In December 1996, Peter & Edria went to Egypt.
As a step towards their long term goal to live and work in the Middle East, they flew from Blenheim to Wellington to Auckland to Melbourne to Singapore to Dubai to Cairo. They spent almost two days flying with Air New Zealand and Emirates. The Wellington to Auckland flight was delayed and so Peter & Edria had about forty-five minutes to check their baggage, pay their departure tax and go through customs. (It is usually recommended that you arrive at the airport two hours before international flights to do this.) Emirates was entertaining to fly with – they provided English and Arabic safety instructions and each seat had blankets, neck pillows and a personal touch-screen with six channels of movies and programs to view. Peter & Edria had a ten-hour stopover in Dubai, where Emirates provided them with a hotel room, breakfast and lunch.
Arrival & Traffic
On arrival in Cairo, Peter & Edria bought their Egyptian visas at the airport and were met by many friendly Egyptians, before they got out the door to meet their kiwi tour guide. Cairo traffic is an extremely interesting experience – a warrant of fitness in Egypt requires that a car has good bodywork and a working horn. To get a drivers license in Egypt, you must drive forward and then reverse through a set of cones – it doesn’t matter if you knock cones over, but you shouldn’t stop. Road signs and traffic lights only apply when accompanied by a policeman, and any car in front has right of way. Horns are used constantly instead of indicators (bicycles use telephone bells to warn they are coming) and if there are lanes marked on the road as many cars, donkeys, buses, trams, motorbikes and pedestrians as possible can fit across the road (usually five vehicles across three lanes).
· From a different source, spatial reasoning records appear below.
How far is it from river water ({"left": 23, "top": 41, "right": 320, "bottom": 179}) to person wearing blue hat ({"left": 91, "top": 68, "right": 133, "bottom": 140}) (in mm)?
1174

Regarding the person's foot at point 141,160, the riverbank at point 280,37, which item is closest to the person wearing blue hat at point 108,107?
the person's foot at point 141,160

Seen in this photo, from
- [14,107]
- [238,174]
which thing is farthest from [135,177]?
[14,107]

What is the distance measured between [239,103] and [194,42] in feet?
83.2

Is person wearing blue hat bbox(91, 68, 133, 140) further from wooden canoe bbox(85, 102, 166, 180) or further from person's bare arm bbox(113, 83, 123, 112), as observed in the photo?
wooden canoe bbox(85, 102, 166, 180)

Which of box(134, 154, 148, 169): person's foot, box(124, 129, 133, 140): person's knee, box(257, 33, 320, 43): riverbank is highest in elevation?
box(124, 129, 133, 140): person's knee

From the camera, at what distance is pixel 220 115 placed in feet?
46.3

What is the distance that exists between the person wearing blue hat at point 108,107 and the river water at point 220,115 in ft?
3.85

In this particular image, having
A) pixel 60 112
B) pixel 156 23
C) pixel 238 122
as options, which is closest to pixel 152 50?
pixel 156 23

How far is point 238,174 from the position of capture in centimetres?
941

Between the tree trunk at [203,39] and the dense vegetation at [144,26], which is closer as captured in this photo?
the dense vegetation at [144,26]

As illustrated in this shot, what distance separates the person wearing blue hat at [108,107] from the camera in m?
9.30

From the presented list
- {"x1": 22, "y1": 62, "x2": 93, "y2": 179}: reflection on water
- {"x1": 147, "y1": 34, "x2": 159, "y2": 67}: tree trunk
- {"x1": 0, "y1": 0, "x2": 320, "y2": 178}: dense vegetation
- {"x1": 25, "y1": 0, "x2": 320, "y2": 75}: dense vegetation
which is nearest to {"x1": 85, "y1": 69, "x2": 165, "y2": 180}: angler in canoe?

The hotel in Zamalek, an island on the Nile, was fairly typical of Egypt – multi-story with new floors added on top of aging buildings, shuttered windows, and paper-less toilets (a spout pointing up from the toilet bowl provided for washing oneself. A visit to the local supermarket for foreigners, obtained the Western comfort of a roll of tissue and bottled water (as most of Egypt’s water comes from the Nile and is irregularly chlorinated). Breakfast was provided daily and consisted of an egg, bread, jam, cheese and a glass of tea. Sami, the hotel proprietor, got Peter to obtain some duty-free alcohol – an exercise in beauracry, with a visit to about seven people for signatures and stamps to make a purchase.
Places to see
- Saladin Mosque: Good views of Cairo smog.
- Musuem: Lots of dead things.
- Windows of the World (Hilton Hotel): Impressive views of traffic, sunset.
- The Pyramids: Bigger and closer to Cairo than we thought.
- The Sphinx: Impressive.
- Karnak and Luxor Temples (Luxor) : Lots of monuments with heiroglyphics
- Valley of the Kings, Valley of the Queens, Valley of the Workers (Luxor): Empty tombs with lots of pictures on the walls. Some roomy, some claustrophobic.
- German Mission Hospital: Edria got her broken ankle plastered.
- The Nile: Sailing on a Feluca.
Somewhere in the middle of nowhere
- Changing Buses: Middle of the night stop somewhere.
- The fort: Cool castle. Fun to explore.
- Roman ruins: Amazing excavation. Found ancient Greek or Roman graffiti on the Theatre seats.